**What this task involves:** From the line that includes "class: Mammalia" to the closing line of the data, please transcribe every line exactly and add nothing.

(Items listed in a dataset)

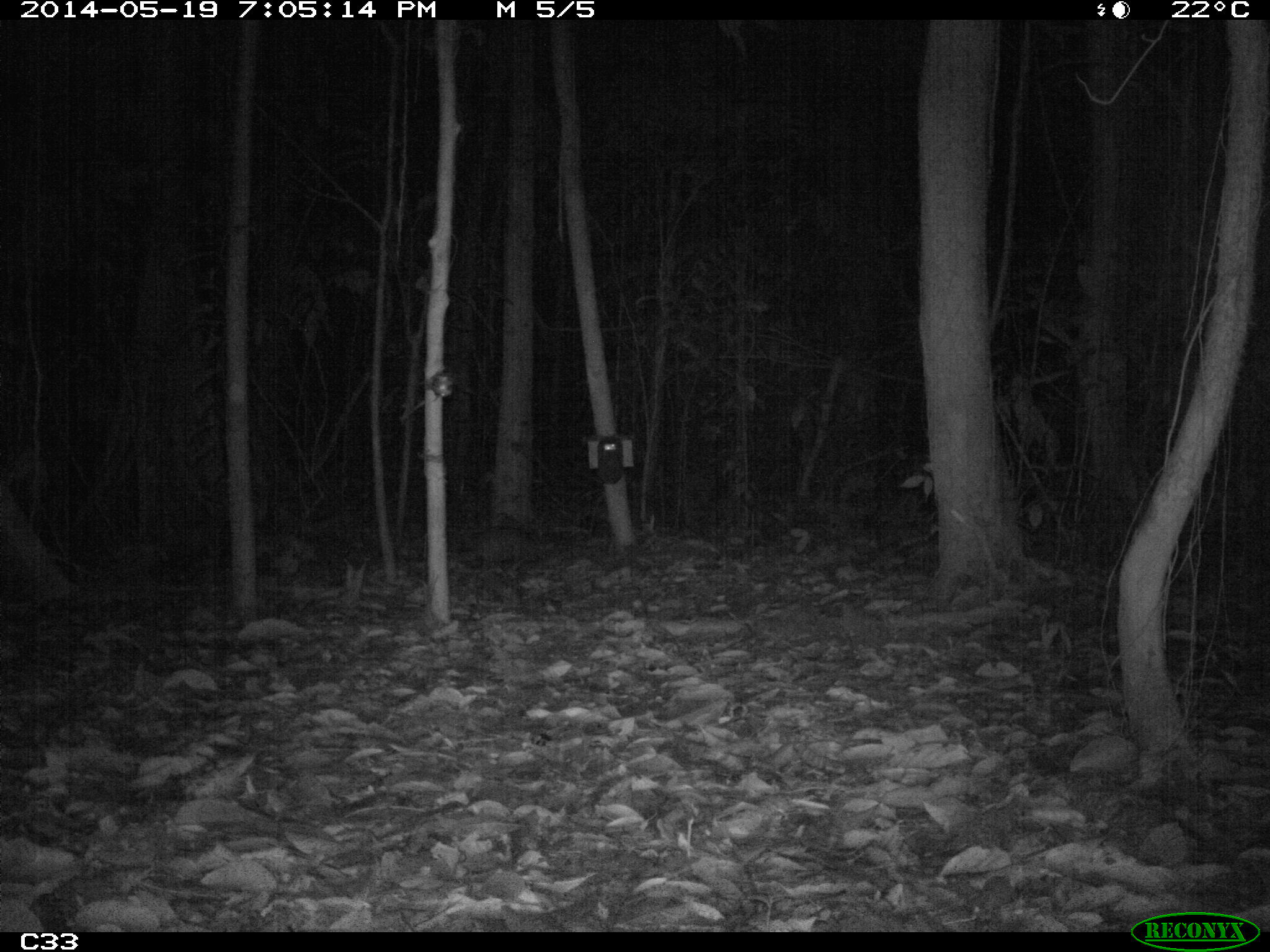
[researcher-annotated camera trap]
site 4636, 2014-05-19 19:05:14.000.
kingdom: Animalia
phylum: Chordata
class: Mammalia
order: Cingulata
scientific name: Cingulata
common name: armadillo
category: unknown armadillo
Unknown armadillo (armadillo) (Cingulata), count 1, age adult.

**Output for this task:**
class: Mammalia
order: Cingulata
scientific name: Cingulata
common name: armadillo
category: unknown armadillo
Unknown armadillo (armadillo) (Cingulata), count 1, age adult.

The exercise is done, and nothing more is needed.